A lei não é para todos

05 set, 2013

Legisla-se muito e mal em Portugal. A lei da limitação de mandatos, que, na sua origem, quereria credibilizar a política e combater situações de abuso, acaba a ser um factor de ainda maior descredibilização dos políticos.

A ministra da Justiça, Paula Teixeira da Cruz, já disse que há leis mal feitas. Quando era presidente do Parlamento, Almeida Santos  também chamou a atenção para a qualidade legislativa. O Presidente da República, Cavaco Silva, já vetou diplomas por má redacção. Até já aconteceu o Tribunal Constitucional interpretar um artigo constitucional de forma contrária à do seu autor.

Legisla-se muito e mal em Portugal. Toda a gente que importa para o assunto e que podia mudar o estado das coisas chegou à mesma conclusão. E agora chegamos ao ponto em que o Tribunal Constitucional, cuja composição é determinada pelos legisladores, vai dizer ao órgão legislativo o que é que, afinal, queria dizer com uma lei aprovada há oito anos.

A lei da limitação de mandatos, que, na sua origem, quereria credibilizar a política e combater situações de abuso, acaba a ser um factor de ainda maior descredibilização dos políticos. Todos: autarcas, deputados, dirigentes partidários e as eleições autárquicas - aquelas que, supostamente, implicam mais proximidade entre eleitos e eleitores -, acabam por estar envoltas numa trapalhada jurídica que só afasta os cidadãos da política e piora a imagem dos políticos.

O PSD e o PCP dizem que não há dúvidas sobre o que se pretendia com a lei de limitação de mandatos: era só evitar mais de três mandatos consecutivos na mesma autarquia. Mas o social-democrata Paulo Rangel, que participou no processo legislativo, diz que não, que o objectivo era impedir que a mesma pessoa fosse presidente de câmara mais de 12 anos seguidos. É o contrário do seu partido, que é o campeão dos candidatos que saltam de concelho depois de cumprirem o limite numa autarquia. 

O socialista Vitalino Canas, também considerado um dos "pais" da lei, garante que a limitação é apenas territorial. Também ao contrário do seu próprio partido, que agora entende que a limitação é absoluta e não candidata autarcas que tenham completado os três mandatos numa câmara.

Mesmo assim, mesmo com o actual líder socialista, António José Seguro, a fazer desta questão como que um ponto de honra, o PS acabou por alinhar num pacto de regime informal.

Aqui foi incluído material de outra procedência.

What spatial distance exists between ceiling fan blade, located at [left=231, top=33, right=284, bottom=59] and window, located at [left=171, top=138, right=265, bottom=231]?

Salvo muito raras excepções, motivadas por quezílias muito locais, PSD, PS, CDS e CDU não tentaram impugnar qualquer candidatura.

Só o Bloco de Esquerda furou este pacto e teve a iniciativa dos pedidos de impugnação mais relevantes e respectivos recursos até ao Constitucional. Mas também se compreende que assim seja: é o menos autárquico dos partidos. É o que tem menos a perder e mais a ganhar.

Assim chegamos ao ponto em que os juízes constitucionais determinam quem pode ou não ser candidato autárquico. Mas a sua decisão não terá força de lei geral, só se vai aplicar aos casos apreciados.
 
Todos os outros candidatos, todos os casos em que não houve pedido de impugnação, já estão descansados e com a campanha em velocidade de cruzeiro.

Afinal a lei quando nasce não é para todos. E as decisões constitucionais também não.